I have no technical training in the first three of these fields.
I have a great deal of doubt about two parts of the field of medicine. I have great confidence in one part of it,
My personal experience comes from my paternal grandparents. My grandmother got her medical degree, MD from U.C. SF in two years. My grandfather got his dental degree, DDS from the same school in three years. American dentistry was the most advanced in the world at that time. After the 1906 San Francisco earthquake my grandfather moved his practice to Berlin to be The American Dentist to the Kaiser.
That shows me the level of accumulated knowledge in the two fields. Dentists were the heirs to the field of surgery. Surgery dates back to prehistory. The earliest book describing replacement of an ear dates to more than 600BCE in India (Sushruta Samhita).
Medicine was mostly wives-tales based on my father's recollection of my grandmother's practices. Her sister also had an MD and did research on leukemia.
Today's surgeons can go through the arteries and work on the heart. I have a heart stent. I am impressed with surgery with its history of experience dating back millennia.
On the other hand today's doctors have had effective medicines only since WWI when sulfathiazole was used as an antimicrobial. The first potent drug doctors had was penicillin which was used in WWII. Followed by the amazing Salk polio vaccine. For me, modern medicine only dates from that early Post War period. Today it is slowly becoming research and data based. Slowly.
Still mostly guess work. Doctors claim many maladies due to smoking tobacco and tobacco smoke. I've seen most of the research. No one who knows statistics could see it as anything but nonsense. It is the medical profession that claims the new vaping of nicotine is medically harmful without a shred to research evidence. Medicine, excluding surgery is still less than impressive.
One field of medicine that is totally fictitious is nutrition. Most of my growing years I was told not to exercise after a meal lest I get cramps. That sugar was very harmful and raised my blood sugar level, while egg cholesterol raised my blood cholesterol level. None of these are correct. All the while doctors knew little or nothing about the role of the flora and fauna in my intestines. Nutrition medicine is not much better than Puritan voodoo.
Now to the brain. There are several tools being used to study the brain. One is accidental damage to the brain with observation of the consequences. Another is eeg, Electroencephalogram and the third is MRI.
Much is known about what parts of the brain connect to functional parts of the body. I am impressed with the use of electrical probes inside the brain to control Parkinson.
Beyond good maps of the brain I see no genuine progress. I personally don't expect much of anything out of brain research for the balance of this century. The brain is too complex for modern science to understand and grasp.
The same applies to DNA and the two sisters RNA and the mitochonria.
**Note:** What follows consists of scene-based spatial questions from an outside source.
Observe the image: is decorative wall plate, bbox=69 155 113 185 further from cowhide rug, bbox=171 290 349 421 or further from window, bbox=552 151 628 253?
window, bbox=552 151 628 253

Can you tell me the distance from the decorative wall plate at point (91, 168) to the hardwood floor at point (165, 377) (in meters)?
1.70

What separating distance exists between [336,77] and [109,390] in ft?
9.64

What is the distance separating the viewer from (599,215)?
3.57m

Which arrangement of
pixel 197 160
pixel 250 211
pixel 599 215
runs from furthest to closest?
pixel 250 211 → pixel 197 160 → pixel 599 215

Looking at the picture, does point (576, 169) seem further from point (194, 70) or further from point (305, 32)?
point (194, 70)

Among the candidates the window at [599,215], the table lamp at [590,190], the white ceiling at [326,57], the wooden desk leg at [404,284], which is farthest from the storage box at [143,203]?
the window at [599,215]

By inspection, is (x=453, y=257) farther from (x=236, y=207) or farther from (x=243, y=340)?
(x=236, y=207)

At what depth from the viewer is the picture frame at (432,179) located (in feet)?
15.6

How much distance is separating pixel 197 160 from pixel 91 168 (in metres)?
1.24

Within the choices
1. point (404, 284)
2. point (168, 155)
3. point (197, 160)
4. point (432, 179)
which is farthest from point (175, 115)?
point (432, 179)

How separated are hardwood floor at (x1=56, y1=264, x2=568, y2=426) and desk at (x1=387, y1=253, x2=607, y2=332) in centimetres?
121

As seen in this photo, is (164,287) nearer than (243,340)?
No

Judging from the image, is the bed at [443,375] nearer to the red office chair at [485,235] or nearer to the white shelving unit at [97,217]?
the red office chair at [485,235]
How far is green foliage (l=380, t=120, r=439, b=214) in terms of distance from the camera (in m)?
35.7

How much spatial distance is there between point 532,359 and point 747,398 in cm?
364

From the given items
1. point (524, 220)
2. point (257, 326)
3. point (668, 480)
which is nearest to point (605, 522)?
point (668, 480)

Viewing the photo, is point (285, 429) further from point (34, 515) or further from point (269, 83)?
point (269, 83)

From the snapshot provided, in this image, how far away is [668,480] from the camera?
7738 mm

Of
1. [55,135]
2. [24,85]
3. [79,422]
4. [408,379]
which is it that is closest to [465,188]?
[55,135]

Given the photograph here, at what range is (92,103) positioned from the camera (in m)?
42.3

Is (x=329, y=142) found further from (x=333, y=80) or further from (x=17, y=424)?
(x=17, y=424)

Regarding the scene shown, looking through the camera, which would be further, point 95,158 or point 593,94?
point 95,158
DNA is too complex to be amenable to useful understanding
I detect no humility in the face of the complexity of the brain or DNA. Consequently I see no significant progress in either of these fields.
Lastly, I am regularly pounded with the miracles of AI artificial intelligence. This is mostly black box arithmetic. I am a trained statistician, and a legal expert in the field. I worked in statistical analysis for 50 years.
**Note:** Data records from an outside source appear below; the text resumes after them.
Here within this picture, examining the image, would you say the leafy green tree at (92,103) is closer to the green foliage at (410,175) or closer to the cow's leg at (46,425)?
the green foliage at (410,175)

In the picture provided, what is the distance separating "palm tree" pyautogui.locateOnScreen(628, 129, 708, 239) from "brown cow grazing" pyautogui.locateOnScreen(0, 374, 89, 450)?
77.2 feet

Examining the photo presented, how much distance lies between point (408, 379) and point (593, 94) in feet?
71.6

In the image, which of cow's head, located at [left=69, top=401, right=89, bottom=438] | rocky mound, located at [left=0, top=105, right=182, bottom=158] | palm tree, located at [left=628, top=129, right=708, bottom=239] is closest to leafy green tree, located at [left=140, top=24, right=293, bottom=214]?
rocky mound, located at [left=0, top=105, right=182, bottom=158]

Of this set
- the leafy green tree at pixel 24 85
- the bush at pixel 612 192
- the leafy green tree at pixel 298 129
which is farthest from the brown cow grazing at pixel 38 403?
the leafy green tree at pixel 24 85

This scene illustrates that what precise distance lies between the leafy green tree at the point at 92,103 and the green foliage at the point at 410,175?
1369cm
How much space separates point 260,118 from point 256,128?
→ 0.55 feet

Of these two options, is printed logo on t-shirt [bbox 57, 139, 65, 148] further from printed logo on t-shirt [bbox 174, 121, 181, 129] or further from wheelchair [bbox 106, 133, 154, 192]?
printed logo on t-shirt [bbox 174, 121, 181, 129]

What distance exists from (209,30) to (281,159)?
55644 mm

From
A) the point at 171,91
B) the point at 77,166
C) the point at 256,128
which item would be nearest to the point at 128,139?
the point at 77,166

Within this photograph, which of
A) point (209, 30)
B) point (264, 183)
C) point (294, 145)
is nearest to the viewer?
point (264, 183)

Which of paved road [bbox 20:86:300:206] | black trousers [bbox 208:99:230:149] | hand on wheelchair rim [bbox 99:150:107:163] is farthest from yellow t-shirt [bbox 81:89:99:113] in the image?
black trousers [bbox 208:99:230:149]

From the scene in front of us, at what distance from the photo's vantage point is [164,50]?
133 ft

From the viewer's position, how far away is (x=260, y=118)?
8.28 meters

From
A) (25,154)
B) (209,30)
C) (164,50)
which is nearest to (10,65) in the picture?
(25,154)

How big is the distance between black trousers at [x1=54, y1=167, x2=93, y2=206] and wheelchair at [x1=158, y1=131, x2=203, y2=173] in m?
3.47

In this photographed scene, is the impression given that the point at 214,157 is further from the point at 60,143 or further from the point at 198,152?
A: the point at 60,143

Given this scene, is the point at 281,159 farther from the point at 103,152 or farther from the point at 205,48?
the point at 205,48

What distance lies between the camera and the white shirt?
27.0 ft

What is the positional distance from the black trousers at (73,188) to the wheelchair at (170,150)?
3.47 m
AI seems to me to be the application of two well established techniques to large data bases. Most of which occurs in a computer black box with the application of human intelligence after the fact.
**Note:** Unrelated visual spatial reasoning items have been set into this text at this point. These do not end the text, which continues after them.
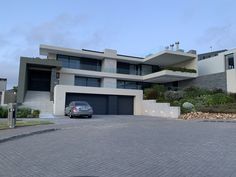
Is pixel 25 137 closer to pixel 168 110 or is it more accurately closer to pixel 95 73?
pixel 168 110

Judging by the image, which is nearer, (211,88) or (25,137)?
(25,137)

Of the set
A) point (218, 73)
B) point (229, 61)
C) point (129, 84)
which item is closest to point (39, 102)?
point (129, 84)

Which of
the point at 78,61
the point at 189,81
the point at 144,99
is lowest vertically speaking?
the point at 144,99

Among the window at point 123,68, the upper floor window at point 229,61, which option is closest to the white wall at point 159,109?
the window at point 123,68

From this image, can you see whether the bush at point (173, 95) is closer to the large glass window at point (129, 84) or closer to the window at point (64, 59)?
the large glass window at point (129, 84)

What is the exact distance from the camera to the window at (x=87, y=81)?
34.3 meters

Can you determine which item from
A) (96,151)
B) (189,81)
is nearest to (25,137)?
(96,151)

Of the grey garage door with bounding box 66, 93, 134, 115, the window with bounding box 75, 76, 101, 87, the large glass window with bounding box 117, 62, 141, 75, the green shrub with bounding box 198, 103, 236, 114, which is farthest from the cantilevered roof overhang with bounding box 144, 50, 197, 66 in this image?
the green shrub with bounding box 198, 103, 236, 114

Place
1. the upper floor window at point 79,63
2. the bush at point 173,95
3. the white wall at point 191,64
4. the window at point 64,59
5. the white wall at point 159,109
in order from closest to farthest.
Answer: the white wall at point 159,109, the bush at point 173,95, the window at point 64,59, the upper floor window at point 79,63, the white wall at point 191,64

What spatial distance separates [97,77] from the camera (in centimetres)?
3575

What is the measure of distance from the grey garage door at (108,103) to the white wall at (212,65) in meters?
11.7

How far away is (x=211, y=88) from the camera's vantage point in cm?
3102

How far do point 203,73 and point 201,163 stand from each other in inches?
1196

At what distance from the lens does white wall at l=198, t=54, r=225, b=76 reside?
3103 cm
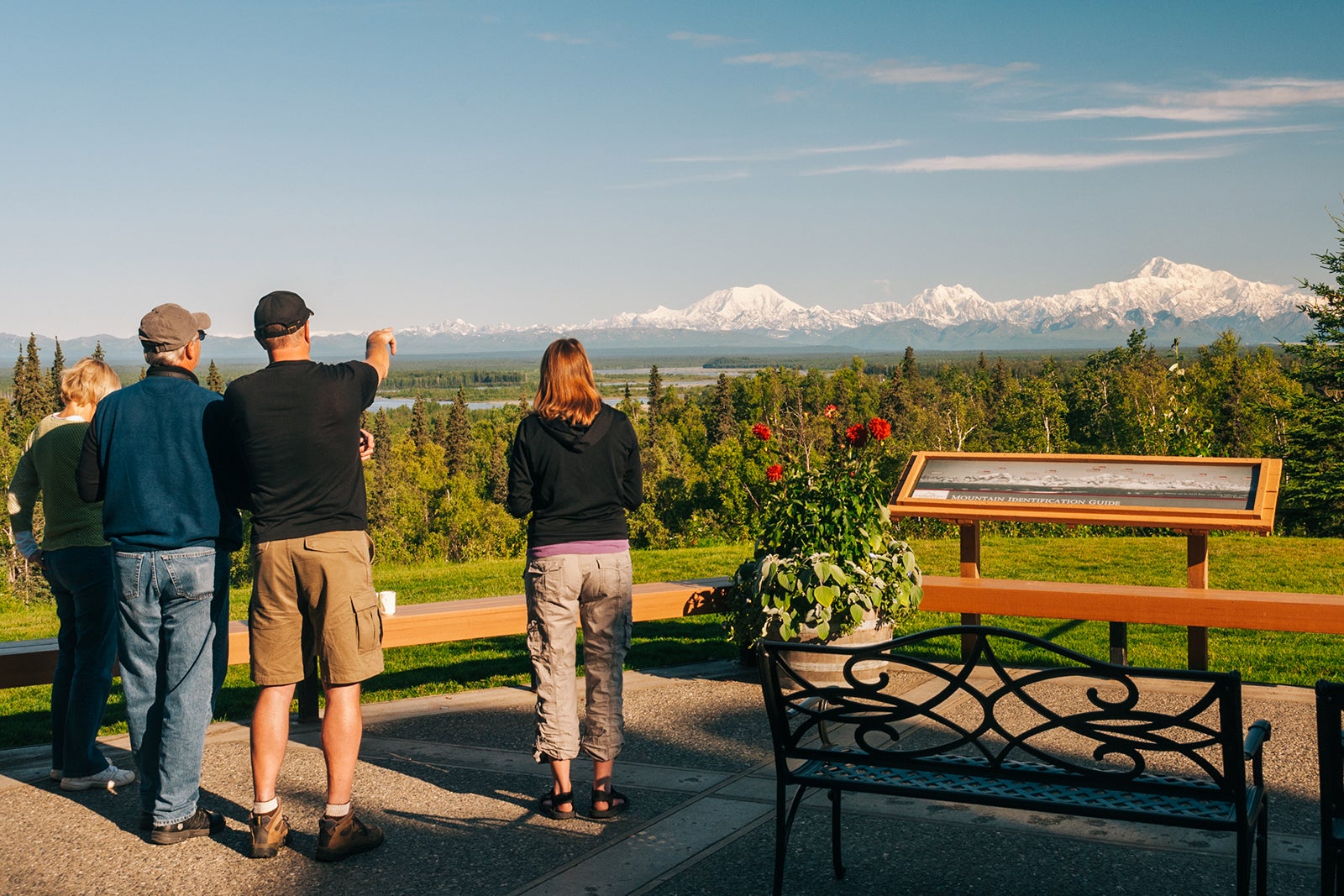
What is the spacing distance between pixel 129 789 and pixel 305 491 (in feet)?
6.20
The techniques are reduction of variance and creation of logic trees.
Reduction of variance is easy to understand. Take three lists of numbers with the same range: 1,3,6,8,9 and 1,2,4,8,9 and 1,2,3,4,9. Total the numbers and square the total. Now square the individual numbers and divide the first total by the second total. You get a measure of variance 3.82 and 3.47 and 3.25.
If you want the most variance you see it in the first list of numbers and the least variance is in the last list of numbers.
Now take something you want to explain. Who likes the children's movie, Bambi? You have a population of people who are leaving a theater after seeing the film. You have everyone rate the movie 1 to 10. Now you apply a measure of variance to all the data.
You find that people under 18 have the least variance in their response. That is the first branch of the logic tree. People over and under age 18. Now you look for the least variance in the responses of the people under 18. You find a new variance difference at age 12. That is the next branch on the logic tree.
People under 18 are more in agreement about the movie Bambi than people over 18 who have a greater variety of judgments. Now on the second branch you find that kids under 12 are more of the same opinion than teenagers.
You now have the findings of an AI study.
It can be interesting and it can be useful.
AI has a future but it always takes the application of human intelligence to make something of it. Young kids are more consistent in their reactions to a Disney movie than teenagers who are more consistent than adults.
In summary. Surgery and AI are fairly reliable forms of human action based on tradition and experience. Modern medicine not so much. Research on nutrition, the brain and DNA are mostly hubris.